[WHAT YOU WILL DO] Collect each line in the rows below that contains the word "source", and copy those lines in full.
____________________
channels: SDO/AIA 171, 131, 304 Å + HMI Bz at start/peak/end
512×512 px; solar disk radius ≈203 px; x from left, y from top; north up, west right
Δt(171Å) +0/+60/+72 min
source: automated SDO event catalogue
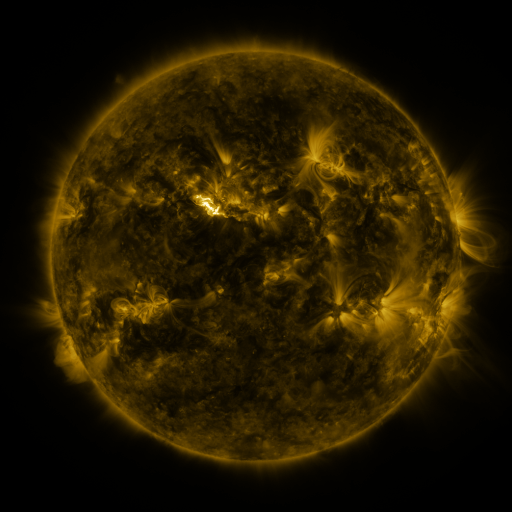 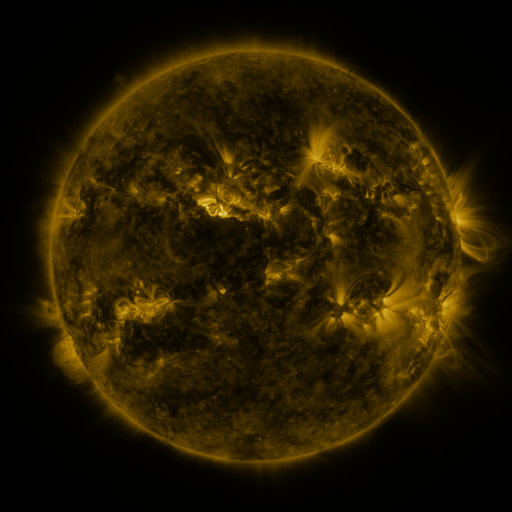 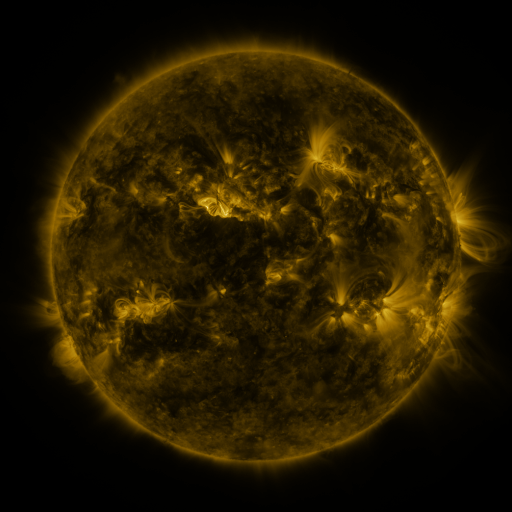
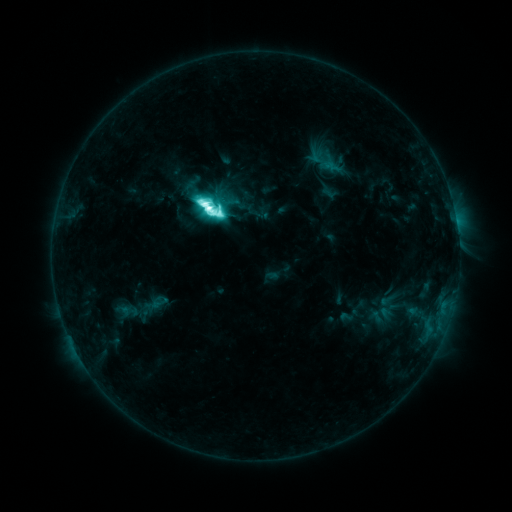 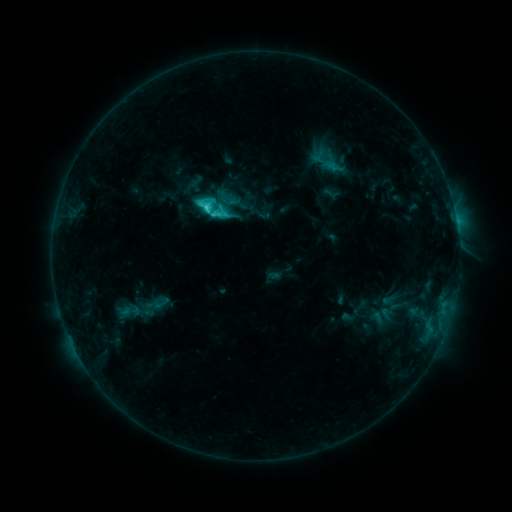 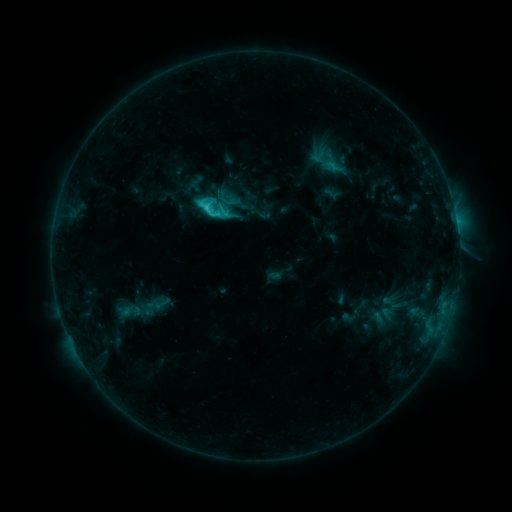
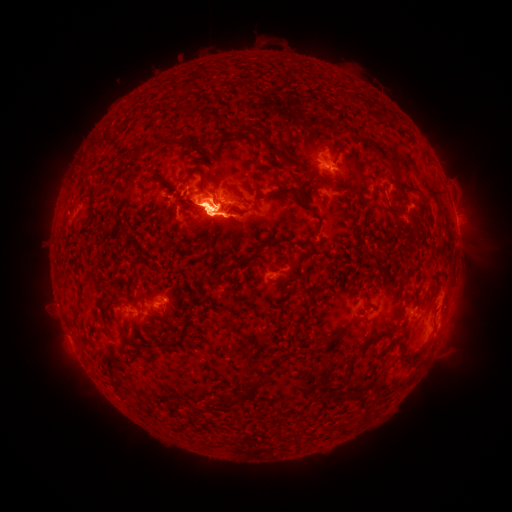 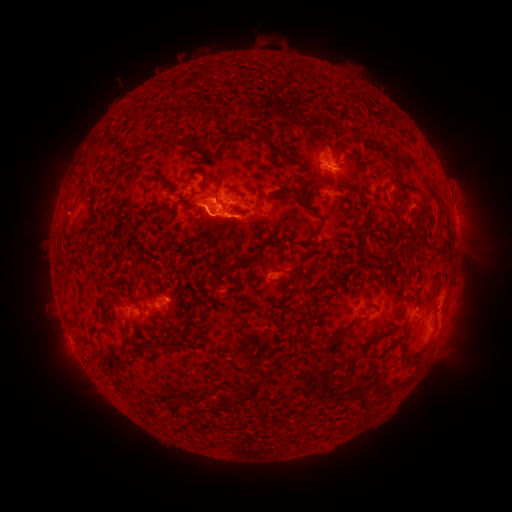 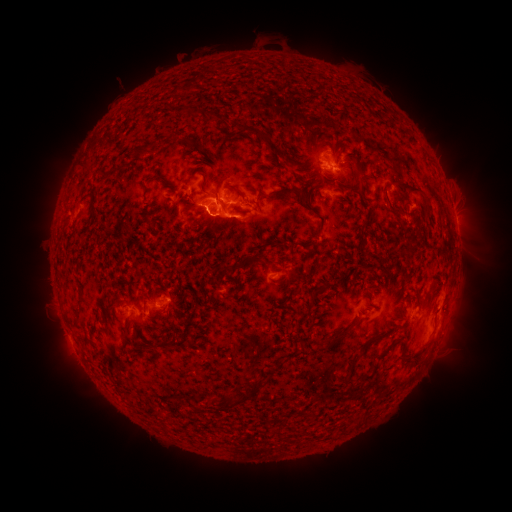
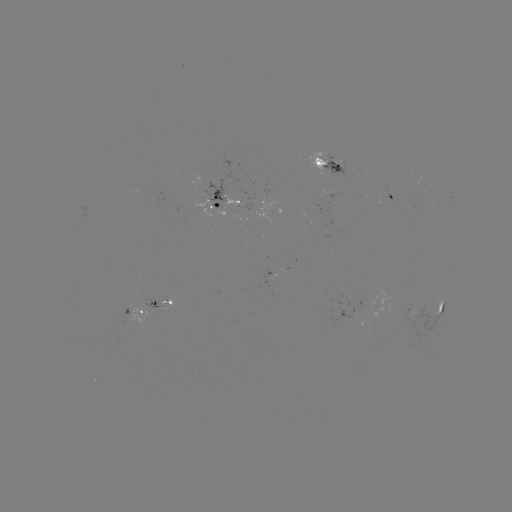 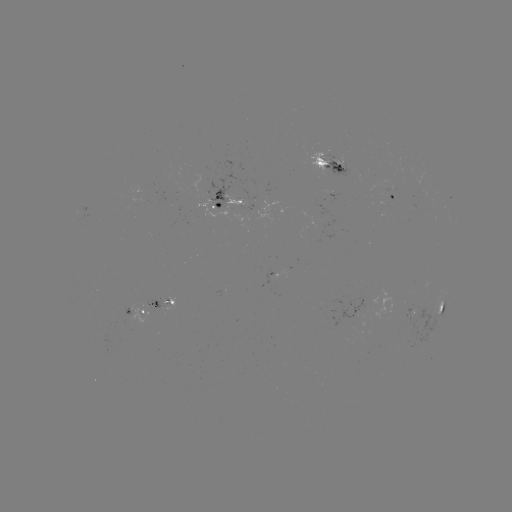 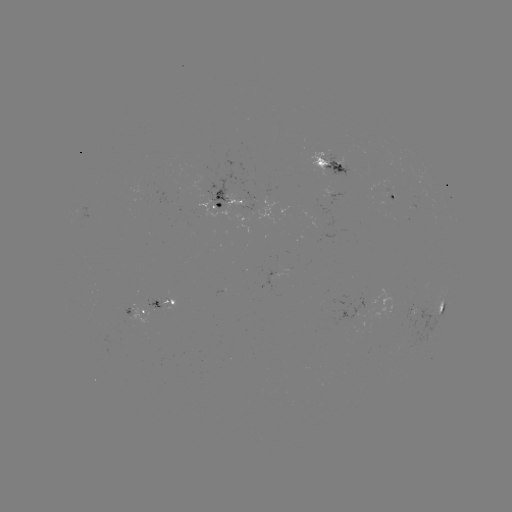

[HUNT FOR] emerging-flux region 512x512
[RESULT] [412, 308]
____________________
[OUTPUT FOR THIS EXERCISE]
source: automated SDO event catalogue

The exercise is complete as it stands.